Copy everything in the listing below word for word, apart from any images.

>>>

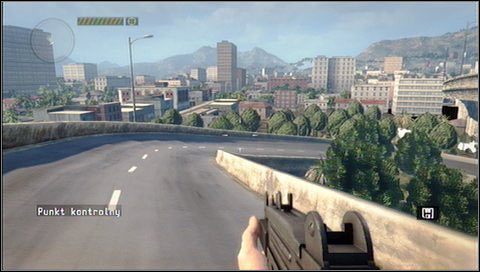 4 - Eskorta samochodowa - Rozdział 6 - Call of Juarez: The Cartel - Ben McCall - poradnik do gry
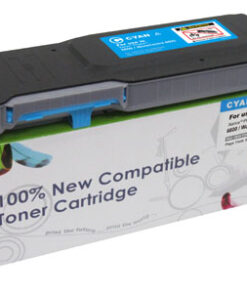 Toner Cartridge Web Cyan Xerox Phaser 6600 zamiennik 106R02233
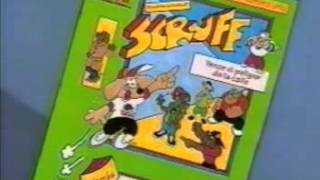 Scruff Beats the Scary Streets (Spanish)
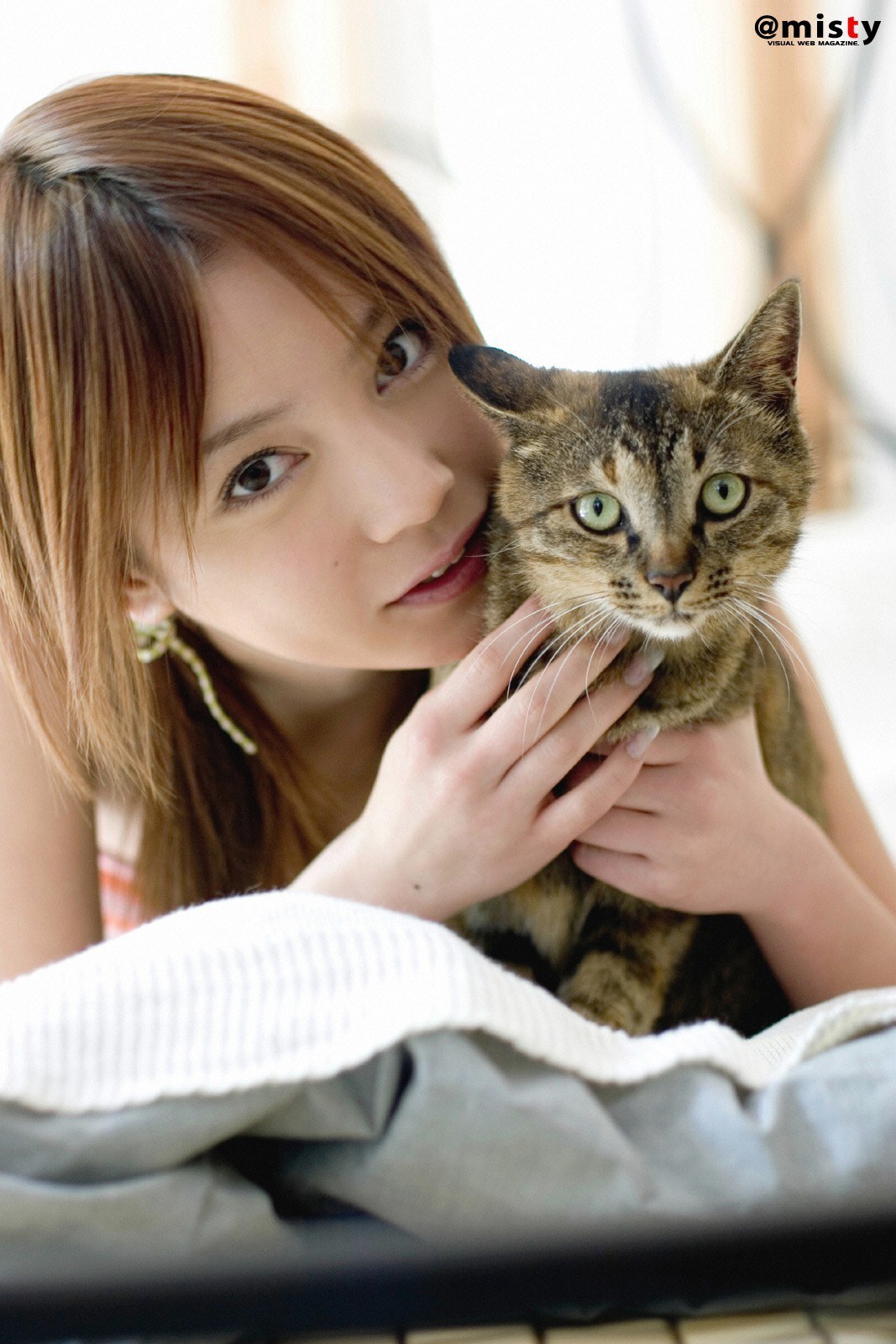 Chinami Ishizaka (石坂ちなみ) No.130 [@misty]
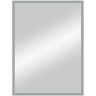 Зеркало Континент Solid 600х800 ЗЛП620 с подсветкой Серебро с сенсорным выключателем стекло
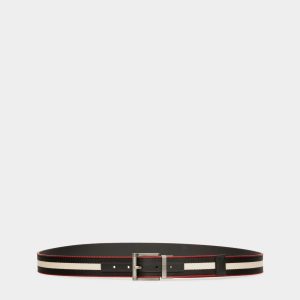 Taylan 35Mm Belt In Black
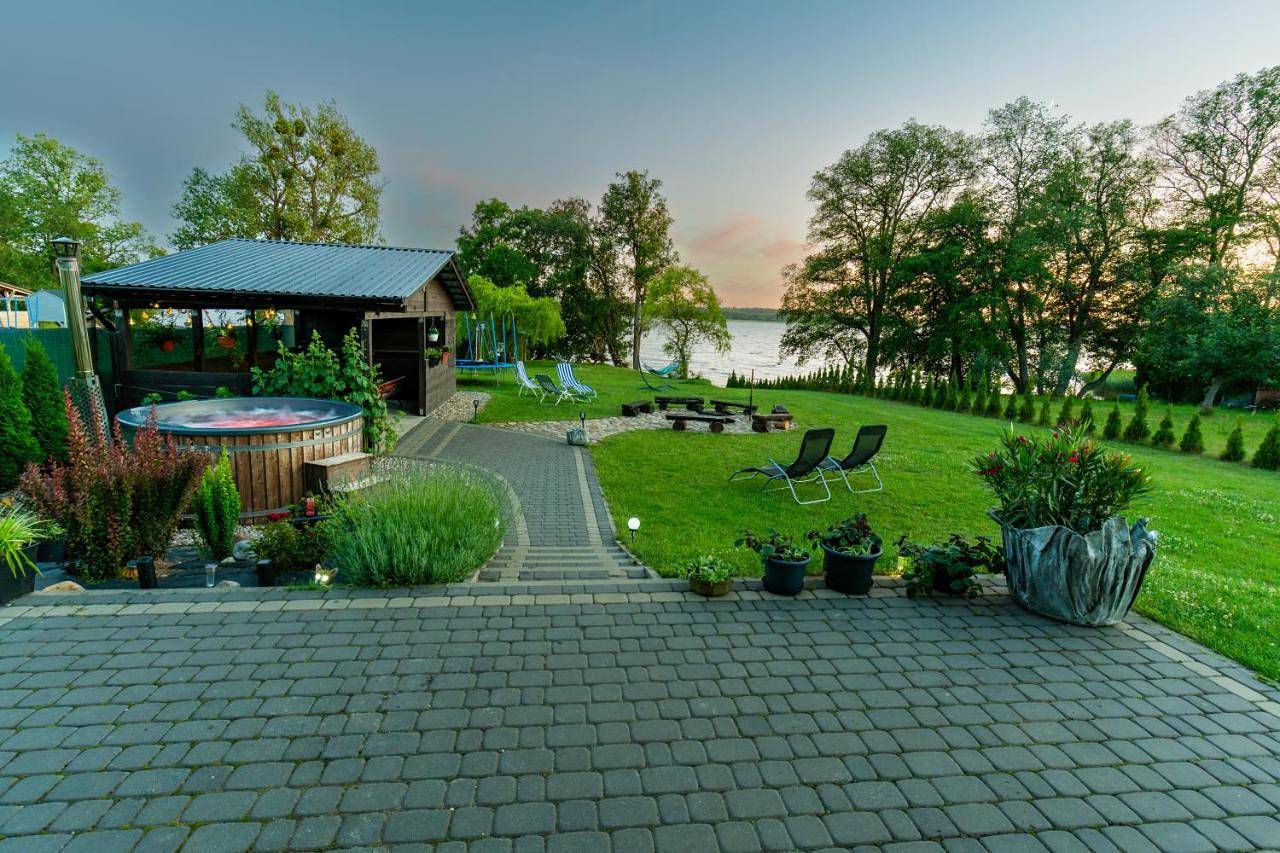Ganze Wohnung, Zielony Domek Lubieszewo in Westpommern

<<<

Written reply |
 4 - Eskorta samochodowa - Rozdział 6 - Call of Juarez: The Cartel - Ben McCall - poradnik do gry
 Toner Cartridge Web Cyan Xerox Phaser 6600 zamiennik 106R02233
 Scruff Beats the Scary Streets (Spanish)
 Chinami Ishizaka (石坂ちなみ) No.130 [@misty]
 Зеркало Континент Solid 600х800 ЗЛП620 с подсветкой Серебро с сенсорным выключателем стекло
 Taylan 35Mm Belt In Black
Ganze Wohnung, Zielony Domek Lubieszewo in Westpommern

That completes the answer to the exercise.